Among the secret war operations were a 2007 helicopter gunship attack on the headquarters of a pro-government group in the Georgian province of Abkhazia, and the murder of Georgian police officers in the town of Gori. Known inside the Russian security services as “active measures,” the tactics employed against Georgia included political disinformation campaigns, industrial sabotage and assassinations.
“The variety and extent of the active measures suggests the deeper goal is turning Georgia from its Euroatlantic orientation back into the Russian fold,” said the cable, signed by the U.S. ambassador to Georgia, John Tefft.
The July 20, 2007, cable, labeled “confidential,” was written nearly one year before Russian military forces invaded Georgia, and raised questions about President Obama’s reset policy with Russia. The White House has limited its opposition to Russia’s bullying of former Soviet republics like Georgia to public statements. In the interim, the administration has touted an arms control treaty and Russian cooperation at the United Nations as evidence of better cooperation between the two cold war rivals.
Privately, however, several secret cables made public by the website WikiLeaks reveal that senior U.S. officials hold Russia’s government and its policies in low regard.
The cable dealing with the Russian-Georgian conflict sheds particular light on the origins of the 2008 war. At the time, some international observers accused Georgian President Mikheil Saakashvili of provoking Russia, and sparking the war. Russian troops today remain in the Georgian provinces of Abkhazia and South Ossetia.
However, he told The Washington Times that Russia’s covert war against his country has been under way since Georgia’s independence in 1991, and that the campaign intensified in 2004 when the pro-West Mr. Saakashvili became president.
A spokesman for the Russian Embassy in Washington, Yevgeniy Khorishko, declined to discuss the cable. But he said there was no proof that Russia had engaged in any covert actions inside Georgia and that the allegations were false.
The cable begins by describing the May 11, 2007, attack on the provincial government in exile for the province of Abkhazia. Abkhazia is home to a Russian population that has in the past said it would like to be part of Russia and not Georgia. Many ethnic Georgians were forced to flee Abkhazia in the 2008 war.
“UN investigators have told us privately that they agree with the Georgians that only Russia could have launched the attack, noting that while the final written report does not directly assign blame, ‘any reasonable person’ would conclude from it that Russia was responsible,” the cable said.
At the time, the Russian government officials claimed their radar were not working during the time of the attack and could therefore not provide the United Nations any information.
“It was an attack from helicopters and from the ground on civilian infrastructure,” Mr. Bokeria said. “The evidence was overwhelming that these helicopters were Russian.”
Mr. Khorishko, however, said, “As I remember the situation in 2007, the Georgian side could never produce evidence that this was a Russian attack, these are pure allegations and speculations.”

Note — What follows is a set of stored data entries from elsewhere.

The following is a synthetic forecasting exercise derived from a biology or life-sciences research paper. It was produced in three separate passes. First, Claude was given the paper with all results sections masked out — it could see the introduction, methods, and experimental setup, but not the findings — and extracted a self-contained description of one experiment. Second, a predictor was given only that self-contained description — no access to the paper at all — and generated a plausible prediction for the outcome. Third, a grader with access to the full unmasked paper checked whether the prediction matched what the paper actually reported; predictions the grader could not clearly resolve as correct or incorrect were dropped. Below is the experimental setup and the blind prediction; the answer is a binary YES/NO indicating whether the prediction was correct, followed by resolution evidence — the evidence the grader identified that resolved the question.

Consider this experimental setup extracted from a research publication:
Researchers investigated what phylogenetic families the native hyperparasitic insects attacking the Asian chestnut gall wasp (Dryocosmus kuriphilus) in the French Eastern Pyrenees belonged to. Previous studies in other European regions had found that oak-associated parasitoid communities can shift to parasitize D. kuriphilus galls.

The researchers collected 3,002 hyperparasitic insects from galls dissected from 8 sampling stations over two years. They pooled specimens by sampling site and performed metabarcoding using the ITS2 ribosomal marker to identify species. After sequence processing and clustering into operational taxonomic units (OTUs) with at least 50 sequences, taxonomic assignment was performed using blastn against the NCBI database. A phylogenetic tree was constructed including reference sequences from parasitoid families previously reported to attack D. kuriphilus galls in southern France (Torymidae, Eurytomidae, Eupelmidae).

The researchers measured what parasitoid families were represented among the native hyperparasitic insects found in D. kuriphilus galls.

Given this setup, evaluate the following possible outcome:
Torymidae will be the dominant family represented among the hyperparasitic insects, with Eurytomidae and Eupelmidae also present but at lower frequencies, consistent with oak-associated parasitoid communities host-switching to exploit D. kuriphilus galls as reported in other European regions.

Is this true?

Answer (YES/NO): NO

The cable also describes a car bomb attack in Gori in 2005. The attack prompted Georgia’s ministry of internal affairs to arrest in 2006 a ring of spies from Russia’s military intelligence known as the GRU.
The cable disclosed the U.S. suspicion that Russian intelligence was behind two simultaneous explosions on the Georgian-Russian pipeline on Jan. 22, 2006. Later in the same day another explosion took out a high voltage line based in Russia that supplied Georgia with electricity.
“There was no response from the Russian government for four days,” Mr. Bokeria said. “For one week in 2005 Georgia was left with no gas and electricity from Russia, causing shortages. We believe this was an act of Russian sabotage.”
The cable also said Russia has shipped Grad artillery rockets to the provincial government in South Ossetia, which it described as closer to Moscow than the provincial government in Abkhazia.
Mr. Tefft wrote in an introduction to the cable that Russian policy in Georgia is as follows: “The cumulative weight of the evidence of the last few years suggests that the Russians are aggressively playing a high-stakes, covert game, and they consider few if any holds barred.”